The National Endowment for the Arts has awarded the Oregon Folklife Network funding to conduct folklife field surveys and documentation of traditions in the southern Oregon counties. Folklorists LuAnne Kozma and Douglas Manger will be conducting the fieldwork. Kozma will be in Lake and Klamath counties starting at the end of October/ beginning of November (back in the spring!) while Manger will be in Harney and Malheur counties in April but will be begin contacting individuals in November. Read on for more information about Douglas Manger.
Douglas Manger, has been working as a folklorist for almost twenty years. Early in his career, Manger served as director of the Northern Tier Cultural Alliance in Pennsylvania. As the alliance, he oversaw a rapid expansion of programming to include From Heart to Hand: Folk & Traditional Artists from Pennsylvania’s Northern Tier, a traveling gallery show which annually showcased artists’ work from six counties. Manger later managed the folk and traditional arts program at the Mid Atlantic Arts Foundation in Baltimore overseeing initiatives across nine states and jurisdictions. At Mid Atlantic, Manger project managed the award-winning publication, From Bridge to Boardwalk: An Audio Journey Across Maryland’s Eastern Shore, and established the foundation’s NEA funded Mid Atlantic Folk Arts Outreach Project.

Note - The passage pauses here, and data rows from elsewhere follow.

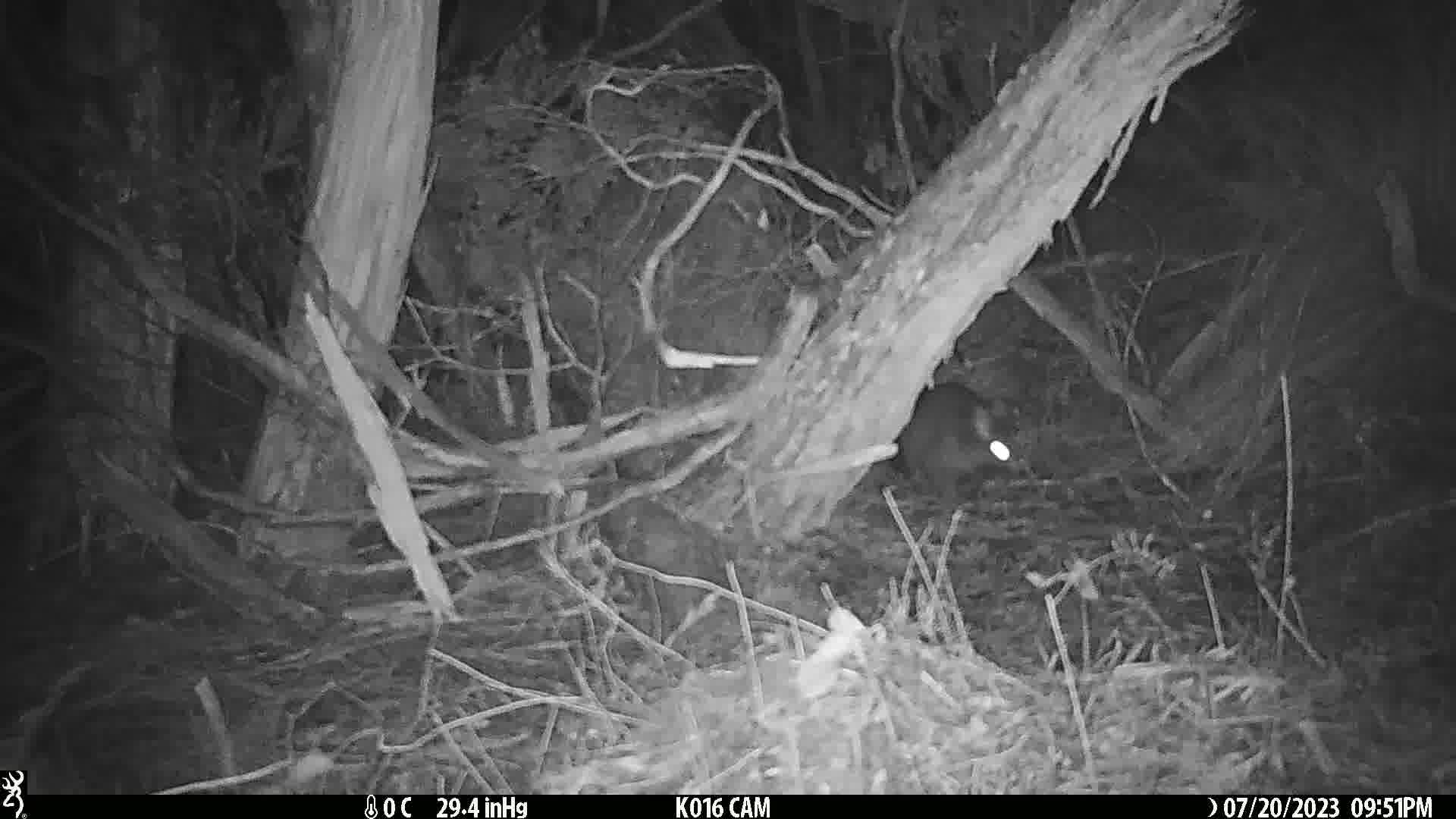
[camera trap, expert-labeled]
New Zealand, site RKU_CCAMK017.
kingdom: Animalia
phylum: Chordata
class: Mammalia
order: Diprotodontia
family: Phalangeridae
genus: Trichosurus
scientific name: Trichosurus vulpecula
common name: common brushtail possum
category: possum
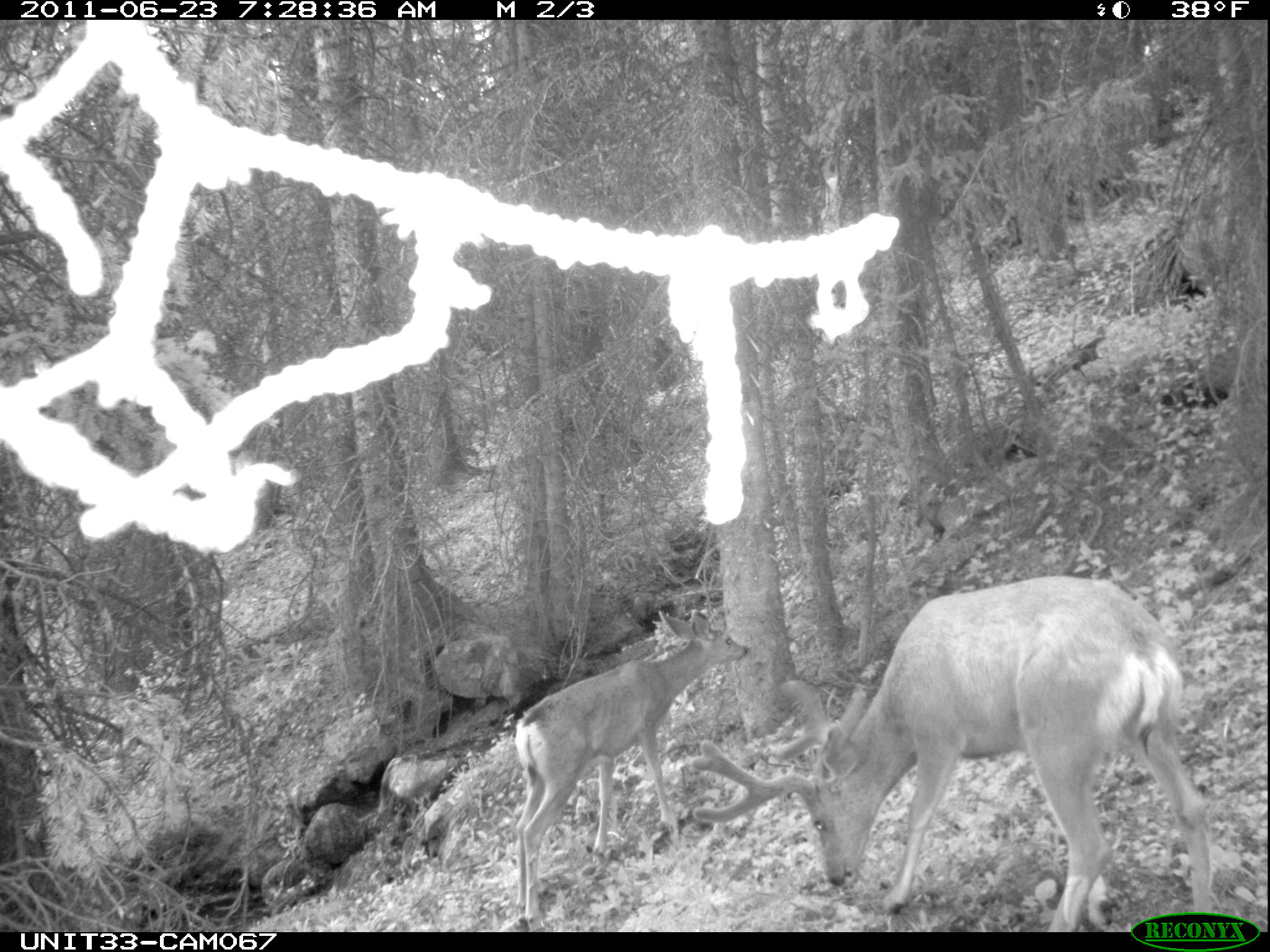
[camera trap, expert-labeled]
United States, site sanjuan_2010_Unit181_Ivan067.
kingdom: Animalia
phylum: Chordata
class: Mammalia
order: Artiodactyla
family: Cervidae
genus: Odocoileus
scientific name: Odocoileus hemionus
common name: mule deer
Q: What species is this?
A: Odocoileus hemionus (mule deer).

In 2007, Manger returned to his home state of Texas and founded HeritageWorks. His recent independent contract work includes a series of Texas-based regional folklife field surveys for the Institute of Texan Cultures in San Antonio. Manger will be conducting a folklife field survey for the Oregon Folklife Network in the southeastern sector of the state in the spring of 2014.
Manger is also a highly accomplished documentary photographer. His exhibit, Cinco Años, 2007-2011: A Photographic Retrospective of San Antonio’s International Accordion Festival, was presented at the San Antonio Central LIbrary art gallery in August of this year.